Collect every line of the entries below that contains the string "located", and copy each such line in full.

Dataset records:
▬▬▬▬▬▬▬▬▬▬

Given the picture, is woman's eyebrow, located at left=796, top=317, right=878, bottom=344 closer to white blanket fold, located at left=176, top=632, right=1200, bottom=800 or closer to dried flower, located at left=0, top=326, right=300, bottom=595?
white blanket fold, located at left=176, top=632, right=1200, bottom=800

▬▬▬▬▬▬▬▬▬▬

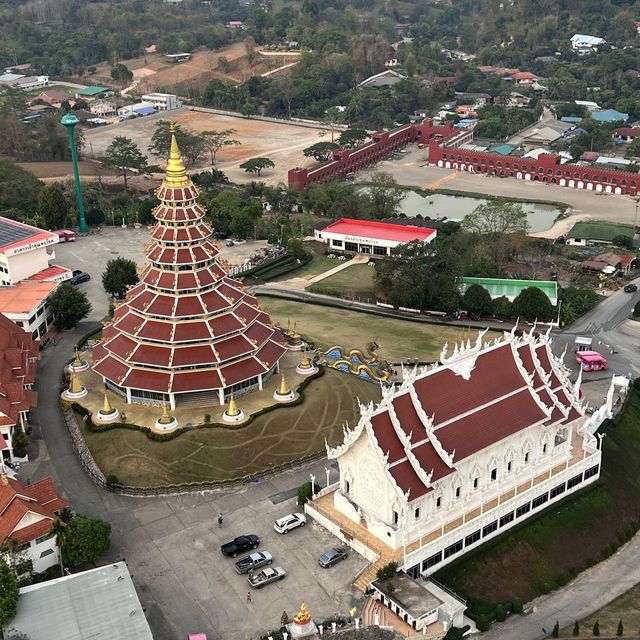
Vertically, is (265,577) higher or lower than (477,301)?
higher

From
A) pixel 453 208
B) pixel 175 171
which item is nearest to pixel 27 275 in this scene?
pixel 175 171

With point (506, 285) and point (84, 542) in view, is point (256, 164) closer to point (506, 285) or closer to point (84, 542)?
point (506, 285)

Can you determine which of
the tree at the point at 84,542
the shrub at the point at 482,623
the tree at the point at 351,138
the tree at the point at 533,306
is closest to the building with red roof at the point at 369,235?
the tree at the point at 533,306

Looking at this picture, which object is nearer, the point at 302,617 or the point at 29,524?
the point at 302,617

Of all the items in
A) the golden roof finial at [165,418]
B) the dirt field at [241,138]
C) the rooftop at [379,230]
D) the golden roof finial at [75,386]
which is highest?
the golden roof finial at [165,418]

▬▬▬▬▬▬▬▬▬▬

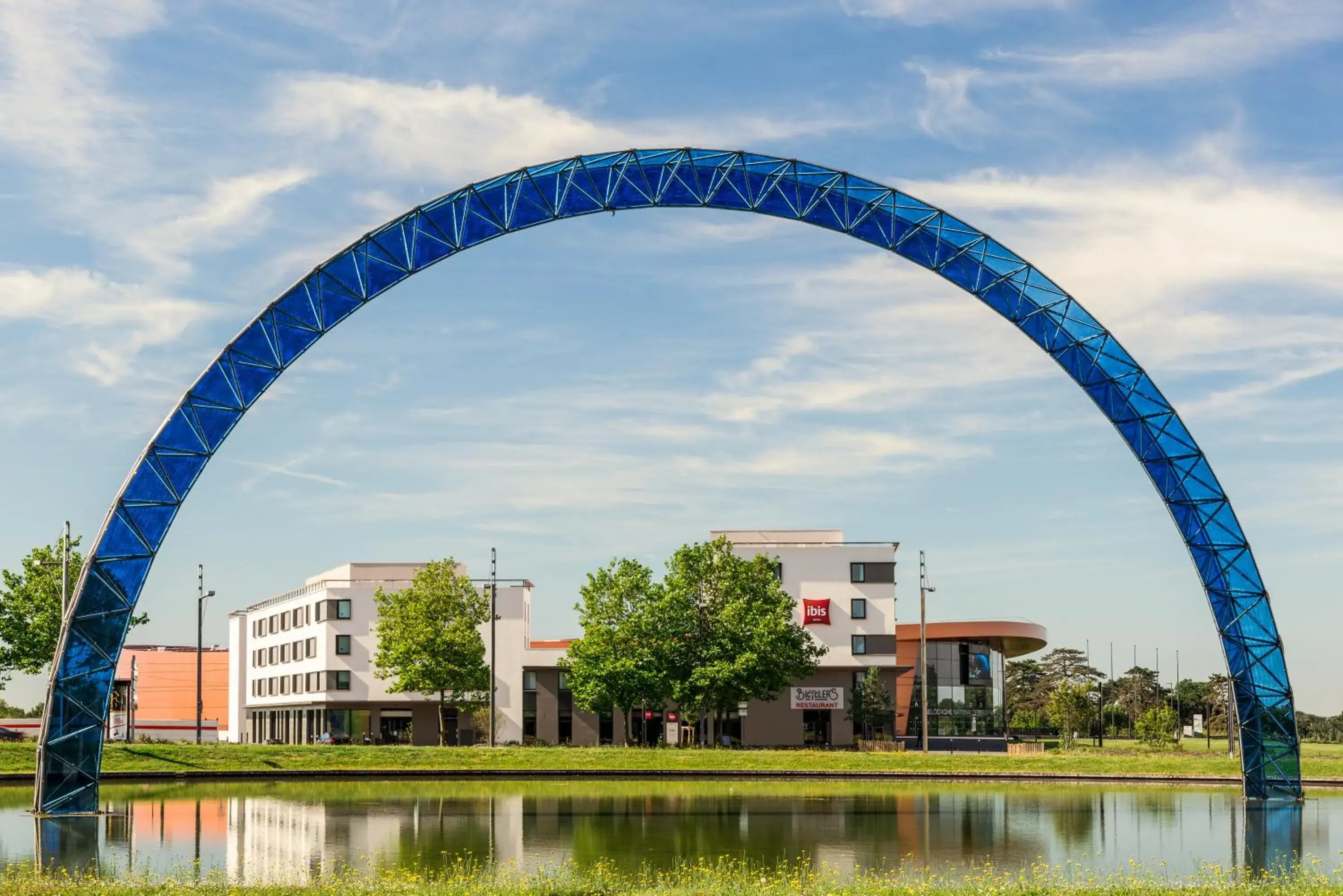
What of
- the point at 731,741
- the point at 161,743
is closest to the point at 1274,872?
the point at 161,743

▬▬▬▬▬▬▬▬▬▬

Written response:
Given the picture, is woman's eyebrow, located at left=796, top=317, right=878, bottom=344 closer to white blanket fold, located at left=176, top=632, right=1200, bottom=800 or closer to dried flower, located at left=0, top=326, right=300, bottom=595?
white blanket fold, located at left=176, top=632, right=1200, bottom=800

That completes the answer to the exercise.